This is something I am trying to get under control. I never had much of a problem with alcohol until I shared an apartment with an alcoholic. You see, alcohol abuse is contagious. Much like drug abuse, you catch it from other people. They share their dysfunctional behaviors with you and pretty soon you have the same behaviors. Nobody lives in a vacuum, so hey.
Yesterday was hopefully my last dance with the devil. I got pretty hammered and lost a lot of sleep. I made some commitments with a friend I am going to have to do my best to salvage. Maybe we can work something out that will benefit us both. I know she needs a friend, as do I, and I know we both have a lot of the same problems. One of us at least has to be strong.

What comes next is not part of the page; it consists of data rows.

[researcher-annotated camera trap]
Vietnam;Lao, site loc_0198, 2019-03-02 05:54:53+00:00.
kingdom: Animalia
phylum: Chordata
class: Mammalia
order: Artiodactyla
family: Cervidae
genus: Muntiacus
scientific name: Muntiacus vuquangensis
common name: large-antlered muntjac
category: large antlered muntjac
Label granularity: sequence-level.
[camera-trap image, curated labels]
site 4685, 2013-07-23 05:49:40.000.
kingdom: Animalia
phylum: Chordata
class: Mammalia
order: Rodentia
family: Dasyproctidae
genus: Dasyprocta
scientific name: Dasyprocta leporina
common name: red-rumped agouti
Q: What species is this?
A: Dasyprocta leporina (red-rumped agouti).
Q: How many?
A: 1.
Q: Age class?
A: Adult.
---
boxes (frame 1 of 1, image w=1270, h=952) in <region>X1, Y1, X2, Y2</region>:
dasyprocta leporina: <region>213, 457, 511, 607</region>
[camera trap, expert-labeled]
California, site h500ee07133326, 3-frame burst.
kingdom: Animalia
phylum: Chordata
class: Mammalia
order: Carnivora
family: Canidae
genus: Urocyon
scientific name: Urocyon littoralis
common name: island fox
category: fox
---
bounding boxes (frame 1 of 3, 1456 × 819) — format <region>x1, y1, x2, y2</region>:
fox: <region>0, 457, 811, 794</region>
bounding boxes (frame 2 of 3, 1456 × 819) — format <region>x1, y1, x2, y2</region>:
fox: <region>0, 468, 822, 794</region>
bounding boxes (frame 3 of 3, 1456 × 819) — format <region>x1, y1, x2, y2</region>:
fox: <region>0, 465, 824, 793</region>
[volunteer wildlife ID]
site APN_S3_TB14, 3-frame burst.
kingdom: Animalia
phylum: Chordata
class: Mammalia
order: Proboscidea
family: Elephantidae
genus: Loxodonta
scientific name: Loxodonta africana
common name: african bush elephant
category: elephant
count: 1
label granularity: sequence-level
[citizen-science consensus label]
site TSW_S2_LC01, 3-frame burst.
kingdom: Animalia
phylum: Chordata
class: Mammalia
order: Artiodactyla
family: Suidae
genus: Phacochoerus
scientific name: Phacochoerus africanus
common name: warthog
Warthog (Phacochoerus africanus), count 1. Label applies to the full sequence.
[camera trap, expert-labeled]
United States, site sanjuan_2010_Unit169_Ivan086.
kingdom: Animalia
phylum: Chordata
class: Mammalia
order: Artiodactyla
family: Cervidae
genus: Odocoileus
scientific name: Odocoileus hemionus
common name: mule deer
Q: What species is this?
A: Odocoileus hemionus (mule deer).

I think I will concentrate on making tea today and maybe we can go out and buy some herbal tea for a good witch’s brew. I have some work to do for Dad today cleaning, and hopefully my sister doesn’t come over and want to check up on us today. I am going to have to take care of myself today and stay away from any involvement in intoxicants.
Alcohol has taken its toll on my health over the years. I have a broken clavicle from one drunken night on my bicycle that still worries me. I have mental problems the doctors can’t figure out because of all the drugs I used to take. I don’t need to go back to that shit. I need to find a friend who will support me in healthy behaviors instead of encourage my own self-destructive nature.
Today might be a difficult day, but I will make it through. The weather looks like it will hold out for the coming week. I have work to do around the house, but it can wait. Right now I just want to walk off my troubles and get some healthy exercise in instead of sitting on my ass writing about all my problems.